Este tipo de afección ocurre con mayor frecuencia en terneros jóvenes, desde las primeras semanas hasta los 5 - 6 meses de edad, lo que no descarta también la presencia en animales mayores, de hasta 8 - 12 meses. El stress juega un papel muy importante porque crea un terreno biológico adecuado para que este fenómeno se instale, debido a que se elevan los niveles de cortisol que inhiben la liberación de enzimas de las células fagocíticas, inhiben la respuesta de los macrófagos a las linfocinas y son tóxicos a nivel de la membrana celular para los lifocitos T. Estas alteraciones disminuyen la capacidad de defensa del animal favoreciendo la invasión viral y bacteriana. De ahí que situaciones de hacinamiento (guacheras, destete precoz, corrales de engorde), calostrado deficiente, mala nutrición, presencia de enfermedades (ej. parasitarias), traslados prolongados, cambios de ambiente, condiciones ambientales adversas (frío o calor excesivo, alta humedad), castración, etc. favorecen la presentación de cuadros neumónicos. Parainfluenza-3 es un virus cosmopolita y generalmente causa enfermedad subclínica o leve en algunos terneros y cuando aparecen los patógenos secundarios se desarrolla un cuadro clínico más severo. Los terneros mayores y los animales adultos del rodeo son fuente de infección para los jóvenes. La infección por aerosoles y el contacto directo son los modos de transmisión y ambos se acentúan con el hacinamiento y mala ventilación. Aquellos terneros que realizan un buen calostrado, si sus madres tienen inmunidad contra los agentes productores de problemas respiratorios, estarán mejor protegidos contra la Neumonía gracias a la inmunidad pasiva generada a través de la vía calostral. Los terneros ?guachos? destetados a temprana edad, con muy pocas horas de calostrado junto a su madre (terneros para guachera o crianza artificial), son una categoría donde el calostrado suele ser deficiente, situación que los predispone a padecer fenómenos neumónicos y de otros tipos.

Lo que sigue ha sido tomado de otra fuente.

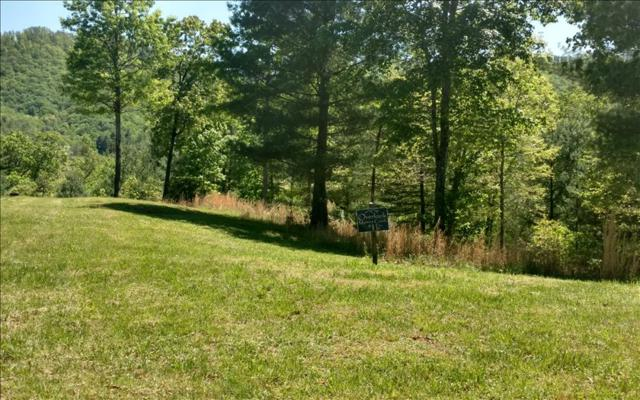 LT 11 Point Overlook Trail, Murphy, NC 28906 (MLS #267258) :: RE/MAX Town & Country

Virus parainfluenza-3 (PI-3): Uno de los agentes involucrados en la neumonia neonatal de los terneros.

Pasteurella: Uno de los microorganismos involucrados en las neumonias.

Ternero jóven con dificultad respiratoria: cuello extendido, cabeza agachada, respiración abdominal.

Conjuntivitis.

Secreción nasal (moco por ollares).

Pulmón dañado por infección bacteriana

Corte de pulmón con neumonia fibrinosa. Se observan areas rojas de hepatización que alternan con areas congestivas y normales, Tabiques interlobulillares espesos. (Foto cortesía Dr. J. Carfagnini, Patología básica, FCV, UBA).

Pleuroneumonia. Nótese el ganglio bronquial seccionado (oscuro, sobre la derecha de la imagen) mostrando una gran congestión.

Pleuroneumonia: Pulmon seccionado. Se observa la lesión ubicada en dorsal del pulmón (área más roja, con manchas oscuras) con engrosaminetos en la pleura y tabiques del estroma.